Este escenario coloca al CNE en una posición compleja. Cualquier decisión apresurada podría ser cuestionada por vulnerar el debido proceso administrativo; una decisión tardía, en cambio, afecta el calendario electoral del bloque oficialista.
Un panorama político adverso
Más allá de lo jurídico, el Pacto Histórico enfrenta un desgaste político acumulado. El Gobierno ha atravesado tensiones con sectores aliados, conflictos internos entre congresistas y críticas por el manejo de reformas estructurales que no han logrado avanzar con éxito en el Congreso. La fragmentación interna, una de las razones que impulsaban la creación del partido unificado, se ha acentuado.
La ausencia de personería jurídica implica, además, que no existe una dirigencia formal única. Cada movimiento dentro del Pacto actúa con autonomía bajo sus propios intereses fragmentados, así los animalistas, los ambientalistas, los defensores de género, los sindicalistas, los indigenistas y así cada uno por su lado; lo que genera divergencias en temas estratégicos como alianzas regionales, posturas frente a reformas y mecanismos de participación en consultas electorales.

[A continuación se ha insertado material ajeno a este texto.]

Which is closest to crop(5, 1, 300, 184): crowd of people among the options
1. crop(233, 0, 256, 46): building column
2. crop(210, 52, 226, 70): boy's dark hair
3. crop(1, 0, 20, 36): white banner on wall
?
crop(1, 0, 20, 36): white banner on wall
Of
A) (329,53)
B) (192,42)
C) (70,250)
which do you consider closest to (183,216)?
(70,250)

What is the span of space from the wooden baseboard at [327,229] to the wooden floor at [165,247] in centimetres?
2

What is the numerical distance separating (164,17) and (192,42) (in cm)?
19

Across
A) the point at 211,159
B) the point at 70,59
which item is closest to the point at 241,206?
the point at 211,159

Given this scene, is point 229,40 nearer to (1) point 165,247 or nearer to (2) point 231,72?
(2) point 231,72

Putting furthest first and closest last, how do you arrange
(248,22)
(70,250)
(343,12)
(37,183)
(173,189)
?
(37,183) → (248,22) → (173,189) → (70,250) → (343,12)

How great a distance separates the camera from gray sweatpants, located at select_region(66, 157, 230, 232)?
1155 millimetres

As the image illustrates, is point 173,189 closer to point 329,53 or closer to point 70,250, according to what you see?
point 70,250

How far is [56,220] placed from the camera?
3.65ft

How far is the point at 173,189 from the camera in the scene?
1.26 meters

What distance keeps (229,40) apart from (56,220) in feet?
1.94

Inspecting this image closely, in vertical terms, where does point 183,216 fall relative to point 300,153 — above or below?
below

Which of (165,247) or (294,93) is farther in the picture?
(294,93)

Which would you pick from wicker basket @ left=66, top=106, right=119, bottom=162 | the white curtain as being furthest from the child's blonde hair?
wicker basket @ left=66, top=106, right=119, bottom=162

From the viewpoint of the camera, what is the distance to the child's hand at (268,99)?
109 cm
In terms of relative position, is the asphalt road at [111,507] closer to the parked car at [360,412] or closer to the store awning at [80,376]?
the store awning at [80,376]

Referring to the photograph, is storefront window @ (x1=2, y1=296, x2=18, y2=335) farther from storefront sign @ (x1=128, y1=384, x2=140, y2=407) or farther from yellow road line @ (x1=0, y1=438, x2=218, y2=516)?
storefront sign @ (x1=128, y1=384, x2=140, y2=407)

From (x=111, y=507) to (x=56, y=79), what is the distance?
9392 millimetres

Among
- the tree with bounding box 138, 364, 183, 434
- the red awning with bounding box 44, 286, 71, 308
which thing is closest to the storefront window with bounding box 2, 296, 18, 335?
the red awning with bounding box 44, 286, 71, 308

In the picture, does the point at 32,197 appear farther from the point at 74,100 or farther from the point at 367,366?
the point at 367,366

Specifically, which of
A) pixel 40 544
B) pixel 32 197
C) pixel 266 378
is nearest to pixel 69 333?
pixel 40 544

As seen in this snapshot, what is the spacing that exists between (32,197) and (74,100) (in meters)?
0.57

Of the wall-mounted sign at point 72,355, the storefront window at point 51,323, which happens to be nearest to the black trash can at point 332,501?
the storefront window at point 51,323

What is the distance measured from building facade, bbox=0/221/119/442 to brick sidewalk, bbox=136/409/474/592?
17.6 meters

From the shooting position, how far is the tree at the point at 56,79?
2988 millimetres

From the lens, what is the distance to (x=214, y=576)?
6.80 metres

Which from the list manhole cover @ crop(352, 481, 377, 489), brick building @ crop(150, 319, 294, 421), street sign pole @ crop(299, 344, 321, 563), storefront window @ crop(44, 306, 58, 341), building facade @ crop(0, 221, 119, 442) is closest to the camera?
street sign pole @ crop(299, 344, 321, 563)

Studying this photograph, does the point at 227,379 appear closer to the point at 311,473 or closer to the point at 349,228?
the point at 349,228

En ese contexto, la figura de Petro sigue siendo el eje político del sector, pero las reglas electorales lo obligan a mantenerse al margen de fusiones partidarias debido a las investigaciones en curso sobre su campaña presidencial. Esto limita su papel en la arquitectura organizativa del nuevo partido y fortalece la tesis de quienes señalan que unificar a todo el bloque en una sola estructura podría ser jurídicamente inviable.

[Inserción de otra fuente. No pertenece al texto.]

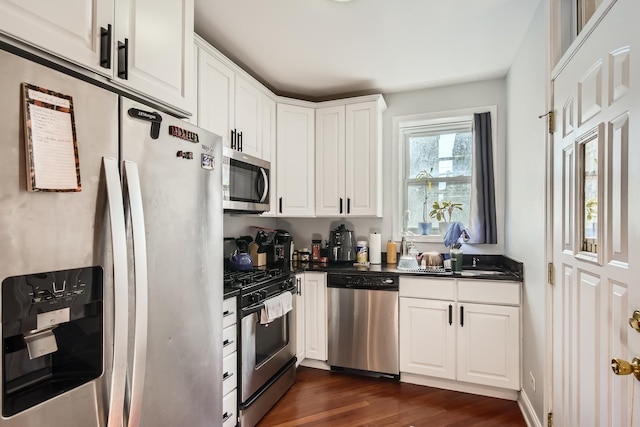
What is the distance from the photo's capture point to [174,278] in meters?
1.25

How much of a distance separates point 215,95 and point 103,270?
1.63 meters

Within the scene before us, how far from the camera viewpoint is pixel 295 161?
3178 millimetres

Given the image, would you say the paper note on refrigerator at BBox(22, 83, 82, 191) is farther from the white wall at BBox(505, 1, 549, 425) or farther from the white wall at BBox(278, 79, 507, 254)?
the white wall at BBox(278, 79, 507, 254)

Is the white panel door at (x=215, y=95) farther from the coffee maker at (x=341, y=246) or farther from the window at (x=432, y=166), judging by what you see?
the window at (x=432, y=166)

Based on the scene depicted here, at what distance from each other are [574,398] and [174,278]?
1761 mm

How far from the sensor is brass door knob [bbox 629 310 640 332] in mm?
909

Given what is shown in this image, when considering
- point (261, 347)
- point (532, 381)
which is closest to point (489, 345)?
point (532, 381)

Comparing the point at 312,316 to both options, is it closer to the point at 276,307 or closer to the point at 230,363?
the point at 276,307

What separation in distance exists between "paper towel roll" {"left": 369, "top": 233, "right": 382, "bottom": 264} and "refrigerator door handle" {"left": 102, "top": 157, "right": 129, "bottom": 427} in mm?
2493

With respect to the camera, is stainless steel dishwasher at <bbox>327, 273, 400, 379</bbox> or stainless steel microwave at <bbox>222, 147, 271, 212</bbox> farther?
stainless steel dishwasher at <bbox>327, 273, 400, 379</bbox>

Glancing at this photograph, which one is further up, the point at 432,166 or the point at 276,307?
the point at 432,166

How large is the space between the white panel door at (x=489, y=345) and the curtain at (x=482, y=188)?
2.43 feet

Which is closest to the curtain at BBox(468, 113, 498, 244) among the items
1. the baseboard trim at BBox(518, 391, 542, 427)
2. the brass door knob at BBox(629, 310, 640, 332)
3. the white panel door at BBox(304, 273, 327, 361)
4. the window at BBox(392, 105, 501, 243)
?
the window at BBox(392, 105, 501, 243)

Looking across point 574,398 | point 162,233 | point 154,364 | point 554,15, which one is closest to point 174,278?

Implicaciones electorales para 2026
La incertidumbre sobre la personería jurídica afecta la estrategia del Pacto Histórico para las elecciones legislativas y presidenciales de 2026. Si el CNE no reconoce al Pacto como partido, cada fuerza deberá inscribir listas separadas, fragmentando su votación y debilitando cualquier aspiración de mantener o aumentar su representación en el Congreso.
La ausencia de una estructura unificada también afecta la capacidad del sector para presentar un único candidato presidencial. Aunque Cepeda ganó la consulta interna realizada por sectores del Pacto, su candidatura depende de que exista un marco jurídico que legitime la consulta de marzo. Sin partido unificado, no habría mecanismo formal para realizarla con garantías legales. No obstante, al interior de la izquierda hay quien afirma que se están moviendo influencias y dinero para lograr que el panorama se despeje pronto.
Un camino lleno de incertidumbres
El Pacto Histórico se encuentra en un punto decisivo. Sus desafíos jurídicos, la falta de cohesión interna y la presión del calendario electoral configuran un escenario complejo para la coalición gobernante. El resultado de la decisión del CNE será determinante, pues puede abrir el camino para un proyecto unificado o profundizar la fragmentación de las fuerzas de izquierda que apoyan al Gobierno.
Mientras tanto, el ambiente político se mantiene tenso. Los sectores que piden acelerar la personería jurídica insisten en la necesidad de garantizar la participación electoral del bloque bajo una sola bandera. Los que piden cautela advierten que el cumplimiento estricto de la ley es indispensable para evitar que futuras decisiones judiciales cuestionen la legalidad del proceso.
El futuro del Pacto Histórico, como coalición o como partido, depende de resolver estas tensiones en medio de un panorama nacional polarizado y con un Gobierno que enfrenta desafíos simultáneos en materia de seguridad, economía y gobernabilidad.